According to the complaint filed against his Enrique Marquez, the friend who got him guns, Syed Rizwan Farook, adopted radical beliefs after consuming the lectures, videos, and magazine of Anwar al-Awlaki. In fact, Farook and Marquez moved towards planning an attack in 2011, in the immediate wake of the drone killing of Awlaki and his son. As to Tashfeen Malik, Farook’s wife, while she did some searches on ISIS just before Farook started an attack on his workplace, public reporting suggests that like the French terrorists, she adopted extreme beliefs through relationships formed in brick and mortar life.

Nevertheless, in response to the anxiety produced by these attacks, the Obama Administration is rolling out yet another propaganda campaign against ISIS. As part of it, it shifts the approach to funding NGOs to do the propaganda work, something I argued any such efforts should be doing in a piece for Vice this week. Though as I noted, any such effort needs to stop countering ISIS propaganda and offering a positive vision that will be meaningful to those with grievances. That was one of the things included in a briefing to Silicon Valley today.

There is also a need for more credible positive messaging and content that provides alternatives to young people concerned about many of the grievances ISIL highlights

The other part of the campaign is a bit sillier. The Administration asked for tech companies to do things like measuring resonance of ISIL messages.

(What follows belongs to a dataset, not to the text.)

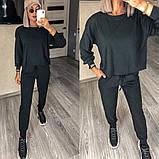 Свободный женский спортивный костюм из двунитки 13-311, фото 6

Some have suggested that a measurement of level of radicalization could provide insights to measure levels of radicalization to violence. While it is unclear whether radicalization is measureable or could be measured, such a measurement would be extremely useful to help shape and target counter-messaging and efforts focused on countering violent extremism. This type of approach requires consideration of First Amendment protections and privacy and civil liberties concerns, additional front-end research on specific drivers of radicalization and themes among violent extremist populations, careful design of intervention tools, dedicated technical expertise, and the ability to iteratively improve the tools based on experience in deploying them. Industry certainly has a lot of expertise in measuring resonance in order to see how effective and broad a messaging campaign reaches an audience. A partnership to determine if resonance can be measured for both ISIL and counter-ISIL content in order to guide and improve and more effectively counter the ISIL narrative could be beneficial.

This seems to be a problematic approach both because this should be the intelligence community’s job and because they’re supposed to be pretending this isn’t about focusing on Muslims. Plus, as I noted, the recent big attacks weren’t primarily about social media. More importantly, Jim Comey has testified that the social media companies already are helpful.

Comey, apparently, only went along to demand encryption — and it showed up in the briefing document shared at the meeting.

In addition to using technology to recruit and radicalize, terrorists are using technology to mobilize supporters to attack and to plan, move money for, coordinate, and execute attacks. The roles played by terrorist leaders and attack plotters in this activity vary, ranging from providing general direction to small groups to undertake attacks of their own design wherever they are located to offering repeated and specific guidance on how to execute attacks. To avoid law enforcement and the intelligence community detecting their activities, terrorists are using encrypted forms of communications at various stages of attack plotting and execution. We expect terrorists will continue to use technology to mobilize, facilitate, and operationalize attacks, including using encrypted communications where law enforcement cannot obtain the content of the communication even with court authorization. We would be happy to provide classified briefings in which we could share additional information.

While Apple was at this meeting, some of the other key players the government would have to address about encryption were not, making this appeal rather silly.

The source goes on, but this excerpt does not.